When a family in the village of Hendre, near Mold in Flintshire, North Wales, saw their house burn down, a £500 donation from the local pub gave...

When a family in the village of Hendre, near Mold in Flintshire, North Wales, saw their house burn down, a £500 donation from the local pub gave them a welcome lift.

It was a generous gift from licensee John Les Tomos and the locals at the Royal Oak, a one-room freehouse. But it was just the latest of countless donations, amounting to more than £10,000, that the pub has made to the community over the past eight years.

The pub's status in the village has helped the business prosper while others, as well as the local shop and post office, have been forced to close.

"Since I took over this pub in 1997 I've seen three pubs within three miles of here close permanently," says John. "Our sales were up six per cent last year."

The reason for the Royal Oak's success is quite straightforward, continues John. "The secret of any rural pub is that you have to be a big part of the community. You need to get the local people on your side.

"Some people try and run a rural pub in the same way they would run a town-centre pub but that doesn't always work."

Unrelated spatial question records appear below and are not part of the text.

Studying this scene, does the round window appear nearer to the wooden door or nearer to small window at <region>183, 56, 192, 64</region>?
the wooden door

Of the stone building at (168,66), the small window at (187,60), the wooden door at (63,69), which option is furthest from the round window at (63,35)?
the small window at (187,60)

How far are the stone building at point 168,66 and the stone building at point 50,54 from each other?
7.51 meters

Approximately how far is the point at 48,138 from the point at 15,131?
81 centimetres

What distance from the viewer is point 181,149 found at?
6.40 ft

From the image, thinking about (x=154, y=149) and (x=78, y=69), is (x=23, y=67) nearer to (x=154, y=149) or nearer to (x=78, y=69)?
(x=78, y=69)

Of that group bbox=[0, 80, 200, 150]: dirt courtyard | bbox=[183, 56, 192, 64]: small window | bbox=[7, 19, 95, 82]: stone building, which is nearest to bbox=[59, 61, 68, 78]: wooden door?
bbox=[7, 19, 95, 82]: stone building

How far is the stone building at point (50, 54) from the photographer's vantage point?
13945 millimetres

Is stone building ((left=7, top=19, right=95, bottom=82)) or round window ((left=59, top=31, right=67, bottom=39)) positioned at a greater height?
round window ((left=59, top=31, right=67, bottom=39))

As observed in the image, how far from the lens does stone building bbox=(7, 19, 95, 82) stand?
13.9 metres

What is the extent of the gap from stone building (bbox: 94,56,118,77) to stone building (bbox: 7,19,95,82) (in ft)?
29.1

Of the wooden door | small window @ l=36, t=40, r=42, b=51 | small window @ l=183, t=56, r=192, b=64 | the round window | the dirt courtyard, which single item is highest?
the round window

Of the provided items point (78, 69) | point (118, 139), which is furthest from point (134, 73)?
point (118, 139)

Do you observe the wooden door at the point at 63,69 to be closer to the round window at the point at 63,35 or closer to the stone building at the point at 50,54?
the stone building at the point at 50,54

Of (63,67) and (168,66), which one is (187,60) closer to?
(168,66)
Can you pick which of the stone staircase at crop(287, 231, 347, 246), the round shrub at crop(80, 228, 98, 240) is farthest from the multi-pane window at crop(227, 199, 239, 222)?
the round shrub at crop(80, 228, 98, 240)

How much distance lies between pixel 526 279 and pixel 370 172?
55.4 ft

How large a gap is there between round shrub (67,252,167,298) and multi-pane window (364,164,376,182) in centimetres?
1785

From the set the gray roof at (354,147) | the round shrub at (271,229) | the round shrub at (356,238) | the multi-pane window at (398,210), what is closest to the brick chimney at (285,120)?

Charity events have included a regular organ night, race nights and even an Ann Summers Party, but the main weekly fundraiser at the pub is the Sunday Night Quiz.

"We sell raffle tickets in the middle of it, with all the money going to our local community fund. We've given £500 to the local school, money to local pensioners and some to a number of local families with problems."

The Royal Oak's status in the community is further strengthened by its sponsorship of the local bowls team. "It costs us £100 a year - less than £2 a week - and we get a real return when it plays locally as the players always end up here," says John.

"We also have another two quiz teams and a pool team, while the pub has close links with local young farmers' groups." Customers contribute to the pub in other ways too, with regulars often adding mugs to the Royal Oak's 612-strong display. "We had three customers who ran the New York marathon recently and they each brought a mug back," says John. "A lady from Washington sent us a special FBI mug, as her husband works for the FBI. Customers at car boot sales often see particular mugs and get them for the pub."

Now the pub has been granted extended opening, to 12.30am Sunday to Thursday, 1.30am Friday and 2.30am Saturday - and it is exactly the sort of pub, and community, which will benefit from the opportunity. "It's so I've got the option to give my customers the chance to leave when they want to,"says John.

The Royal Oak is a pub to be proud of indeed. "I'm proud of the place and my customers are," he adds. "They are very welcoming when there are strangers in, they talk to them. We have high standards of behaviour and language so that all ages feel safe."